▶ [Page]:
* Begin *
This forum is Closed

Results 1 to 7 of 7
  1. #1
    New Member fish's Avatar
    Join Date
    Feb 2005
    Location
    The way too flat - Kingston, Ontario
    Posts
    5

    BD Fuel vs. Petzl Nomic

    The BD fuels seem new enough that there are not a lot of good experience-based reviews available on-line. Anyone here have any feedback on how they perform both on ice and on rock? Lots of great reviews for the Nomics, just getting back into ice/mixed after 10yrs off and I'm on the fence between the two. Does anyone have experience with both and could offer a comparison?

    Cheers,
    Mike

  2. #2
    Member
    Join Date
    Feb 2010
    Location
    Baltimore
    Posts
    251
    The Fuels are outstanding on rock and better than the Fusions and the Nomics on ice. I I have a pair of X Dreams for leading and ice routes. I bought the Fuels to have tools I can beat up on mixed and drytooling routes. The Fuels are lighter than the Fusions. The Fusion ice picks seem to be holding up much better the Cassin Mixte picks. If only the BD picks cut through ice like the XDreams.
* End *
▶ [Input]:
* Begin *
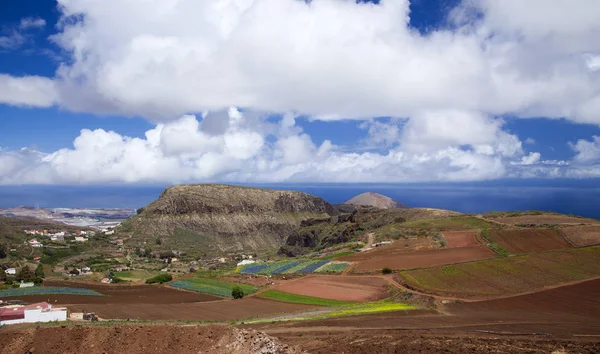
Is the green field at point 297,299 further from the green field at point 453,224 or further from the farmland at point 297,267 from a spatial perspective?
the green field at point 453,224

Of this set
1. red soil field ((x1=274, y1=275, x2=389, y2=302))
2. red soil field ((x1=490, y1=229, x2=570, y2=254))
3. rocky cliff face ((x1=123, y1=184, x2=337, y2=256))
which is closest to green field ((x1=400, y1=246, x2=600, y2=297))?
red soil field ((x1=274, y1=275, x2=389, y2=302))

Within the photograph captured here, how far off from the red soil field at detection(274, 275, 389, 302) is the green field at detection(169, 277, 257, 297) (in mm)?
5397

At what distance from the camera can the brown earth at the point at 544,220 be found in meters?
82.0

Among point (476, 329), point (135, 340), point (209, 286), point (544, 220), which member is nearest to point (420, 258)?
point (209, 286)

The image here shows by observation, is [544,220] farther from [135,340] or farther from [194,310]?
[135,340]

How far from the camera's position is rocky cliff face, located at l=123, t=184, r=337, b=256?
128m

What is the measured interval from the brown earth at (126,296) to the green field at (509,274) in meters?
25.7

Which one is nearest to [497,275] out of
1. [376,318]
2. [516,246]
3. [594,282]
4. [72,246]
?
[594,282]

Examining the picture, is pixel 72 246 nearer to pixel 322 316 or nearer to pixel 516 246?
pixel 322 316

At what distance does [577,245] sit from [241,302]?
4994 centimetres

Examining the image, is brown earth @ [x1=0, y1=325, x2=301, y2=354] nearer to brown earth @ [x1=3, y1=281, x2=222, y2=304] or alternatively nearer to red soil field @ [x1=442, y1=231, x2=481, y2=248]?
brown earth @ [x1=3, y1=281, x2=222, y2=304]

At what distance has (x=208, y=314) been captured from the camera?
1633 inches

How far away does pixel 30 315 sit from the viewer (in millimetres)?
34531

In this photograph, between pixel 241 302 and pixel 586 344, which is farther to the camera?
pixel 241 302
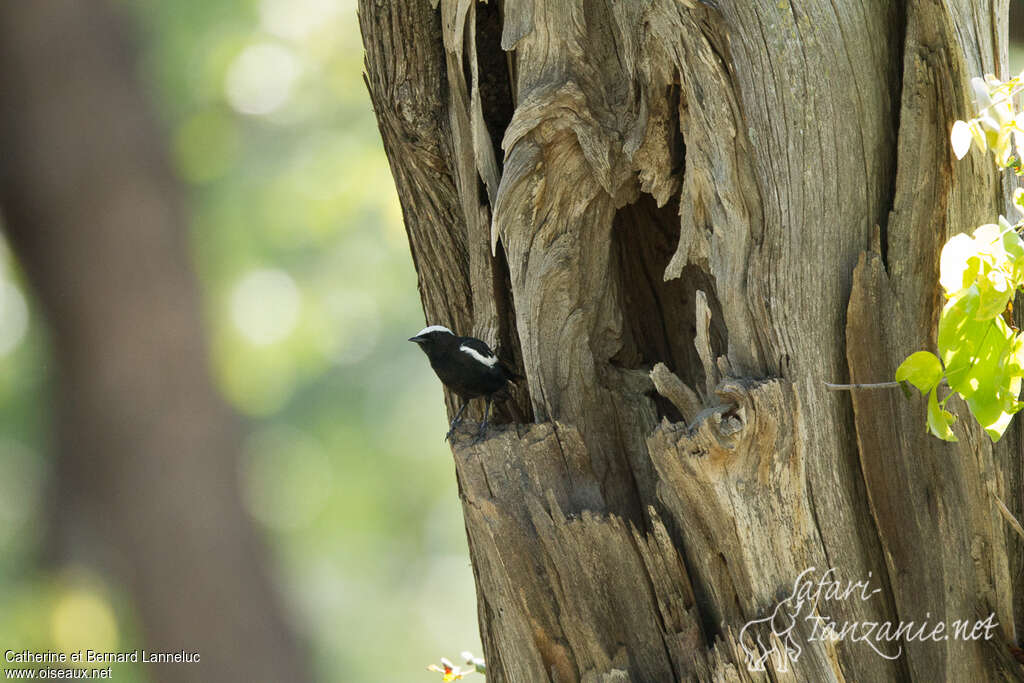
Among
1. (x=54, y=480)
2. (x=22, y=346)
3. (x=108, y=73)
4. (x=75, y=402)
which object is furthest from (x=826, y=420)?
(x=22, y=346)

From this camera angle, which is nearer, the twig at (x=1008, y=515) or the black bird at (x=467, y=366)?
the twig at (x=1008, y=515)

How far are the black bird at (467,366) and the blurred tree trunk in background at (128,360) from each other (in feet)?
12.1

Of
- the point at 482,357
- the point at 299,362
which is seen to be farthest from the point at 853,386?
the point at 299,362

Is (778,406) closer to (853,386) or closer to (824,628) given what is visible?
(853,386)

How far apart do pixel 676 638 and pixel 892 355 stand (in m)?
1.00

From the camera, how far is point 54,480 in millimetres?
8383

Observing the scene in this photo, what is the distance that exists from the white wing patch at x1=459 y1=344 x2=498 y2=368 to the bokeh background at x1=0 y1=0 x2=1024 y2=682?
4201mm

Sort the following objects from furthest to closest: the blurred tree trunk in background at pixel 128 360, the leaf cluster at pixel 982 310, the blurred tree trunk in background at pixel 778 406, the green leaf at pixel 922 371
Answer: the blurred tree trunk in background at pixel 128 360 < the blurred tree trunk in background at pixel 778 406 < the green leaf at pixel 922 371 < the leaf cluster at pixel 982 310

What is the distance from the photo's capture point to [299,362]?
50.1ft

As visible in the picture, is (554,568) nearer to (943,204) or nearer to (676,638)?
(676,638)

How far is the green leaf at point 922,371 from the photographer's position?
* End *
▶ [Task instructions]:
• a. Condense the paragraph of the forum thread that begins "The BD fuels seem new enough" into a short bulleted list that keeps its main facts.
• b. Change "photographer's position" to "camera position" in the stretch of entries from the line containing "How far are" through the end of the entries, and give only those lines with all else unchanged.

▶ [Worked answers]:
• a.
- The BD Fuels are new enough that few good experience-based reviews of them are available online.
- The writer wants feedback on how they perform on both ice and rock.
- There are lots of great reviews for the Nomics.
- The writer is getting back into ice/mixed climbing after 10 years off and is undecided between the two.
- The writer asks whether anyone with experience of both could offer a comparison.

• b.
How far are the black bird at (467,366) and the blurred tree trunk in background at (128,360) from each other (in feet)?
12.1

Of
- the point at 482,357
- the point at 299,362
which is seen to be farthest from the point at 853,386?
the point at 299,362

Is (778,406) closer to (853,386) or closer to (824,628) given what is visible?
(853,386)

How far apart do pixel 676 638 and pixel 892 355 stand (in m)?
1.00

From the camera, how far is point 54,480 in millimetres?
8383

Observing the scene in this photo, what is the distance that exists from the white wing patch at x1=459 y1=344 x2=498 y2=368 to the bokeh background at x1=0 y1=0 x2=1024 y2=682?
4201mm

Sort the following objects from furthest to closest: the blurred tree trunk in background at pixel 128 360, the leaf cluster at pixel 982 310, the blurred tree trunk in background at pixel 778 406, the green leaf at pixel 922 371
Answer: the blurred tree trunk in background at pixel 128 360 < the blurred tree trunk in background at pixel 778 406 < the green leaf at pixel 922 371 < the leaf cluster at pixel 982 310

What is the distance from the photo's capture point to [299,362]?
50.1ft

As visible in the picture, is (554,568) nearer to (943,204) or nearer to (676,638)?
(676,638)

How far is the green leaf at point 922,371 from the camera position?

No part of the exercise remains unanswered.